### Required work
Exactly the lines from the line containing "International Social Work: Issues, Strategies" through the final line of the entries below must be returned, and only those, without pictures.

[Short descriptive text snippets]
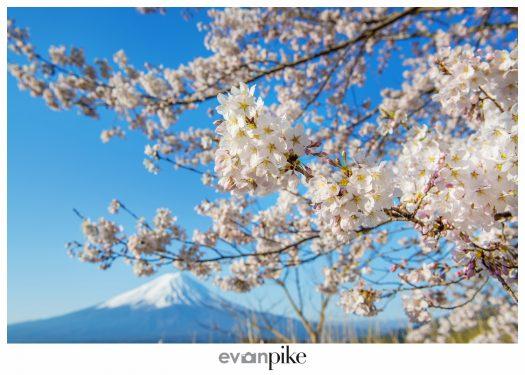 Kawaguchiko Mt Fuji Japan Photo Guide129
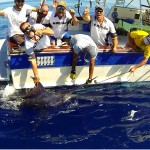 400 pounds blue marlin for the Gibraltar team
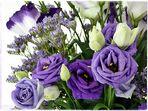Lieblingsblümchen in Lieblingsfarben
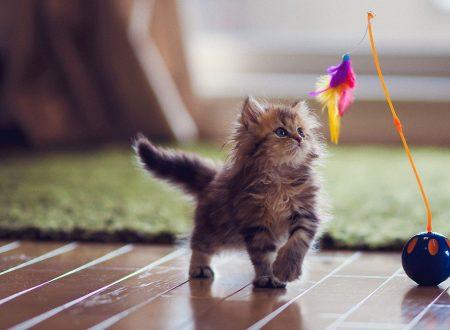 Top Ten – I 10 migliori giochi con i gatti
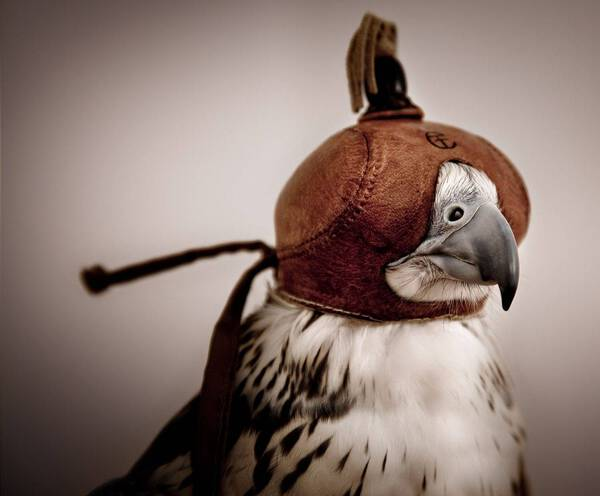 Saker Falcon Hooded (SA118)
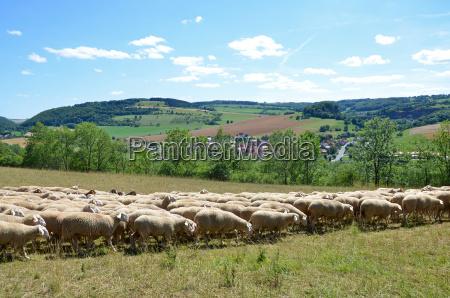 rebanyo de ovejas
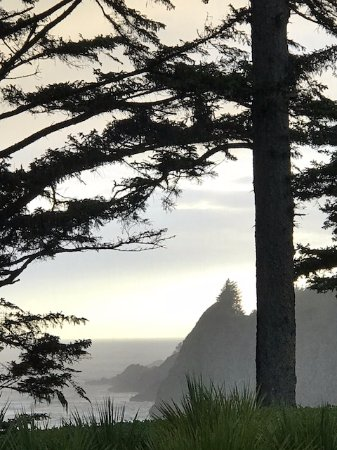 Ocean House Bed and Breakfast: View of Yaquina Head from the Property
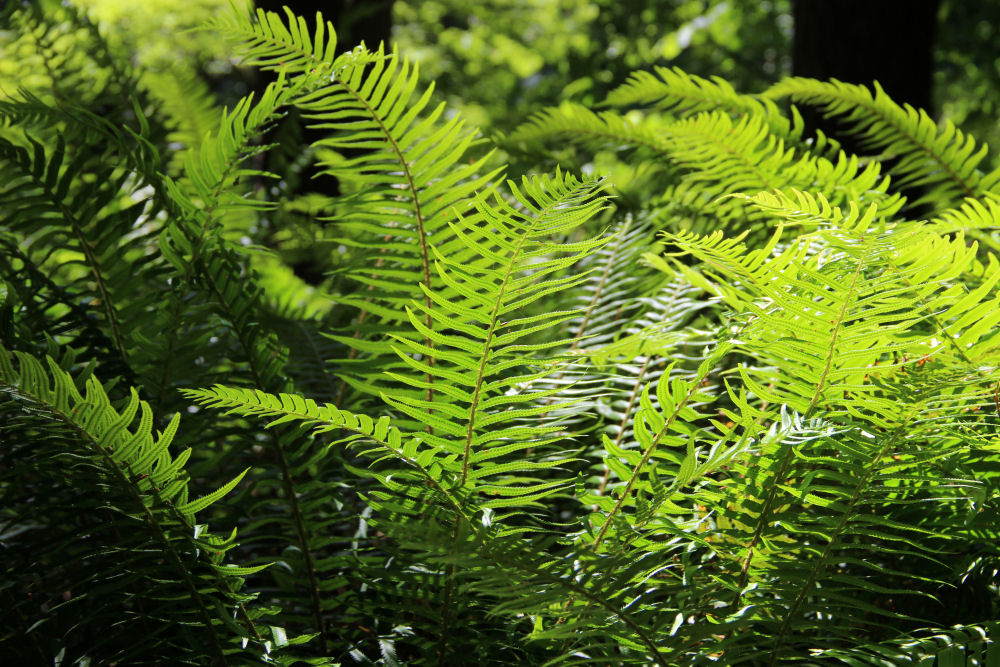 Fern clump, Wilson River Trail, Oregon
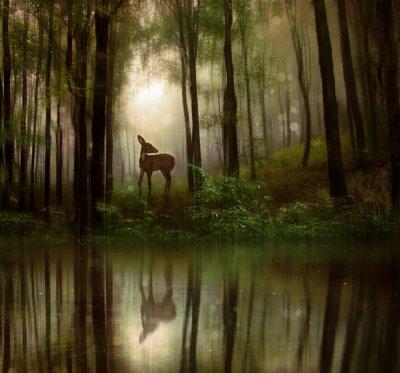 Plakat Fantasy płowe w dzikim lesie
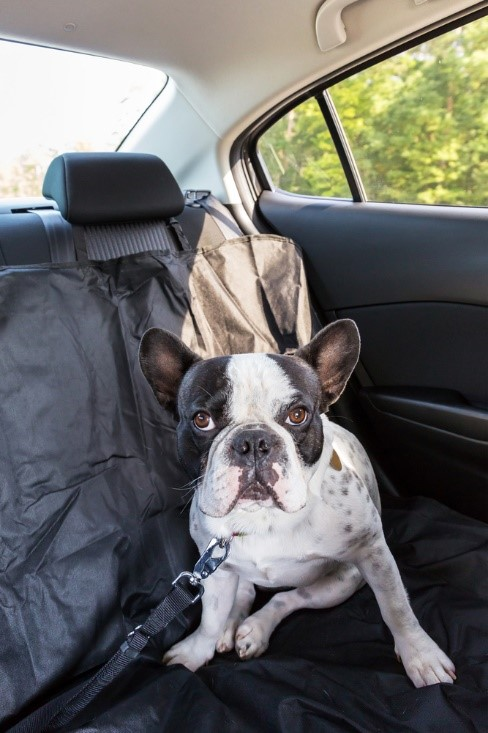 dog travel sickness, dog safety, pet car sickness, pet travel sickness, traveling with dogs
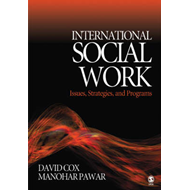 International Social Work: Issues, Strategies and Programs (BOK)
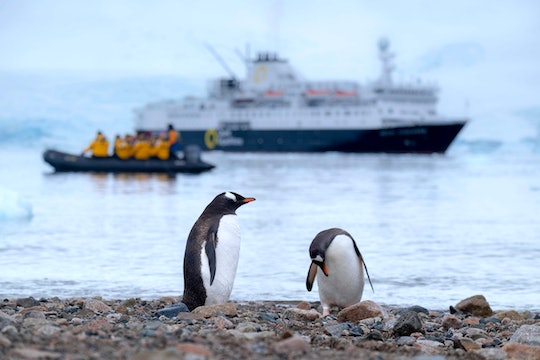 two penguins with ships in the background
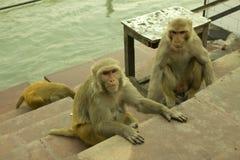 Drie apen Royalty-vrije Stock Foto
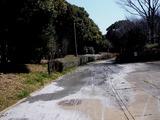 20110313_東日本大震災_海浜香澄公園_液状化_1158_DSC09657
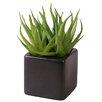 My Maison Succulent Desk Top Plant in Pot (Set of 2)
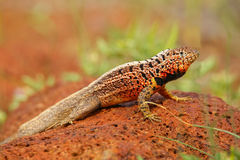 Male Lava Lizard on North Seymour island, Galapagos National Par Royalty Free Stock Photo
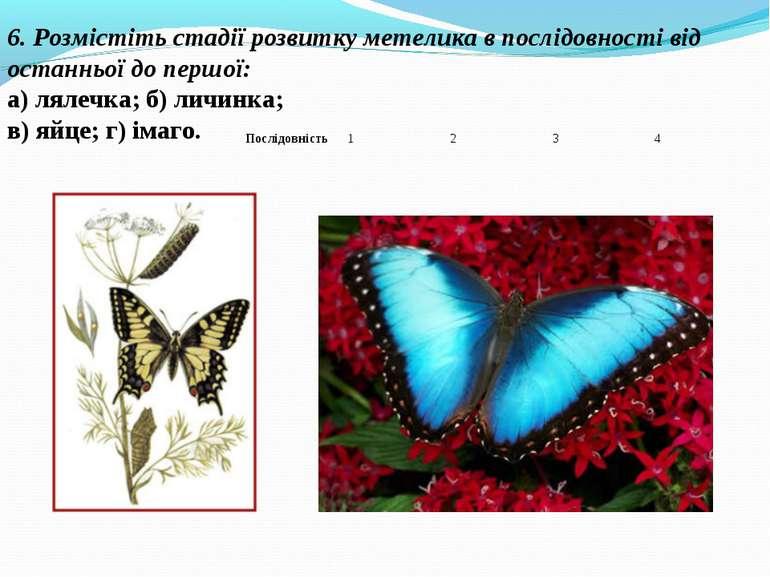 6. Розмістіть стадії розвитку метелика в послідовності від останньої до першо...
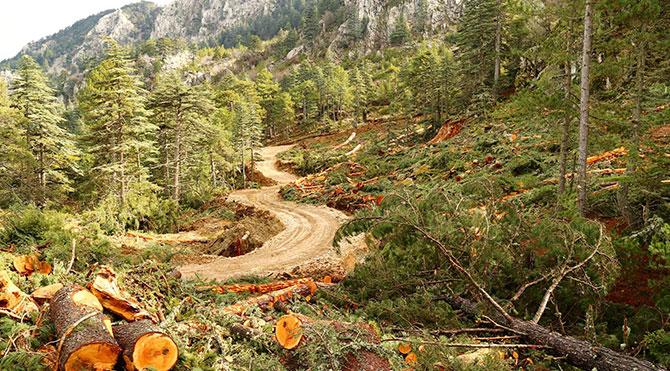 Mermer ocağı bir yılda ormanı yok etti
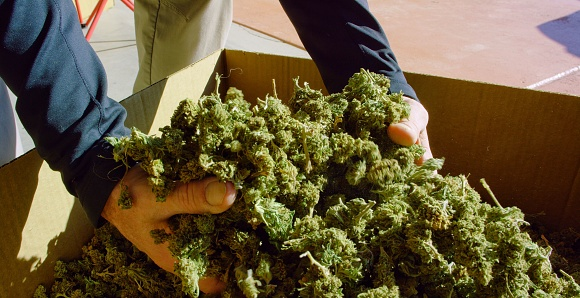 597927996 istock photo A Caucasian Man's Hands Picking up a Handful of Dry, Untrimmed Marijuana (Cannabis) Buds from a Cardboard Box Outdoors (Hemp) 1204090275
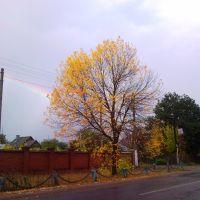 Осень 2010 (после дождя), Колышлей
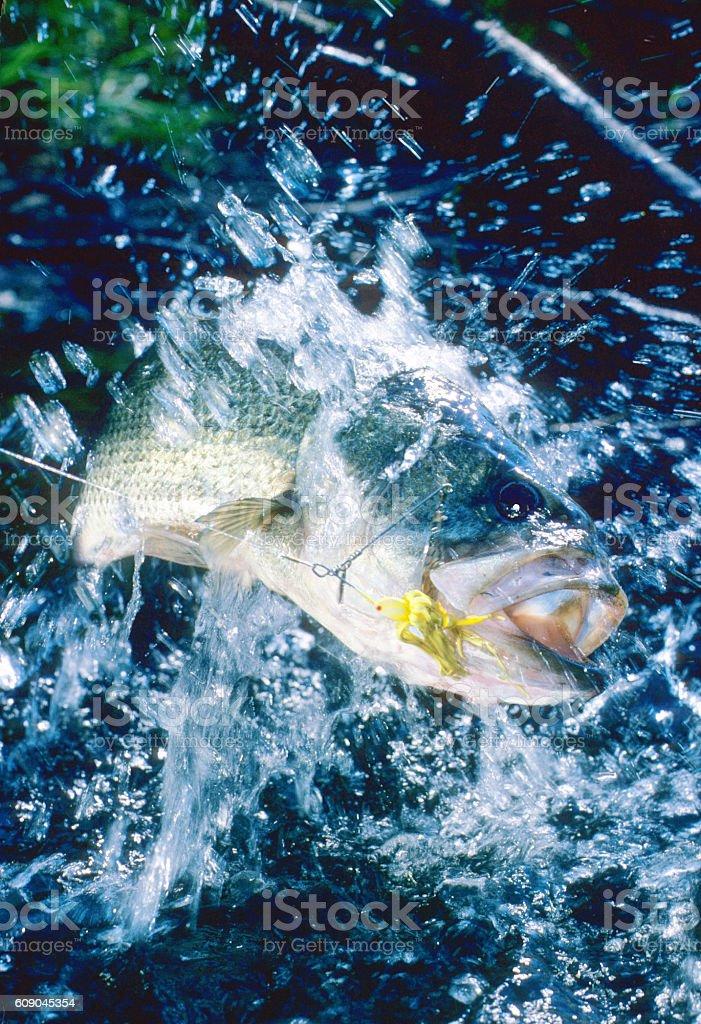 Largemouth Bass 7195 stock photo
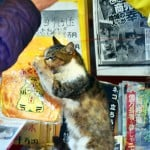 Exploring The Cat Island in Karatsu!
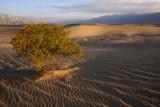Death Valley/Mojave Desert 2012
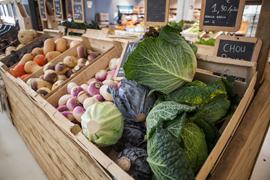 Légumes de saison au Verger de Kerbellec à Brech, agriculture raisonnée pommes, poires, épicerie, boucherie-charcuterie, vente directe, circuit-court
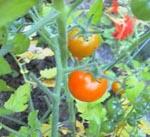 Tomaten sungold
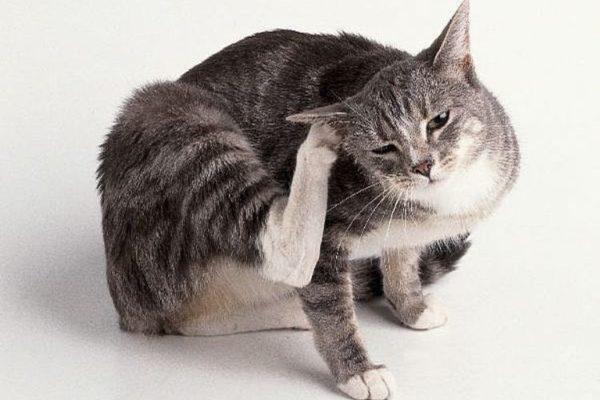 Как узнать, что у вашей кошки паразиты?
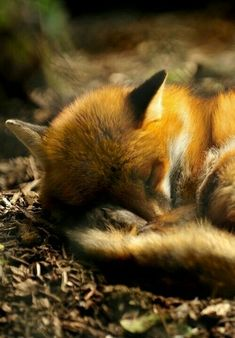 Nap time Fox, Foxes, Red Fox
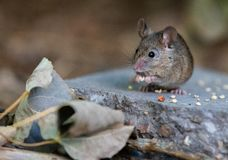 吃被投下的鸟饵的一只共同的家鼠 库存照片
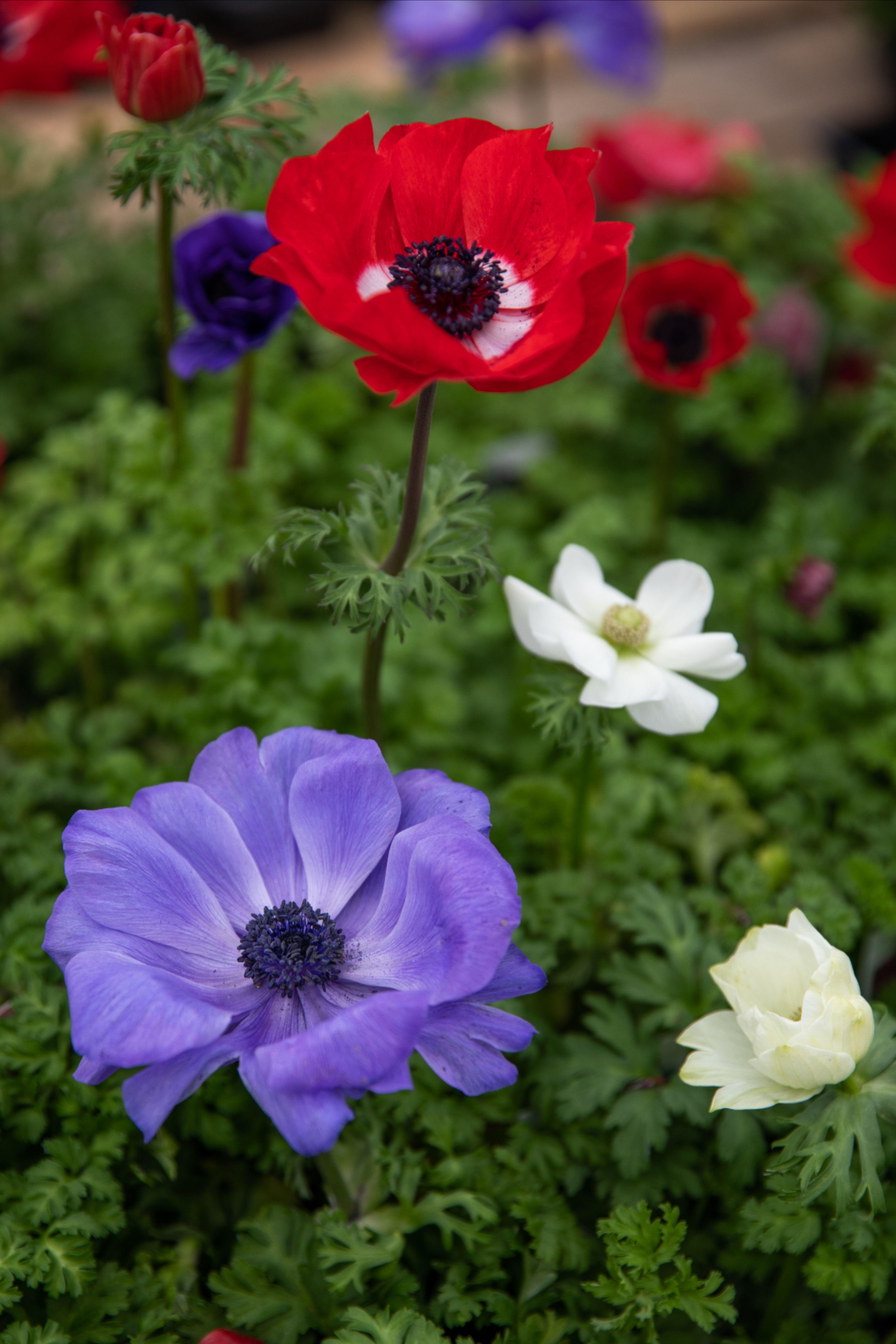 Poppy Flowered Anemone In 2020 Alyssum Plants Beautiful Gardens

### Expected answer
 International Social Work: Issues, Strategies and Programs (BOK)
 two penguins with ships in the background
 Drie apen Royalty-vrije Stock Foto
 20110313_東日本大震災_海浜香澄公園_液状化_1158_DSC09657
 My Maison Succulent Desk Top Plant in Pot (Set of 2)
 Male Lava Lizard on North Seymour island, Galapagos National Par Royalty Free Stock Photo
 6. Розмістіть стадії розвитку метелика в послідовності від останньої до першо...
 Mermer ocağı bir yılda ormanı yok etti
 597927996 istock photo A Caucasian Man's Hands Picking up a Handful of Dry, Untrimmed Marijuana (Cannabis) Buds from a Cardboard Box Outdoors (Hemp) 1204090275
 Осень 2010 (после дождя), Колышлей
 Largemouth Bass 7195 stock photo
 Exploring The Cat Island in Karatsu!
Death Valley/Mojave Desert 2012
 Légumes de saison au Verger de Kerbellec à Brech, agriculture raisonnée pommes, poires, épicerie, boucherie-charcuterie, vente directe, circuit-court
 Tomaten sungold
 Как узнать, что у вашей кошки паразиты?
 Nap time Fox, Foxes, Red Fox
 吃被投下的鸟饵的一只共同的家鼠 库存照片
 Poppy Flowered Anemone In 2020 Alyssum Plants Beautiful Gardens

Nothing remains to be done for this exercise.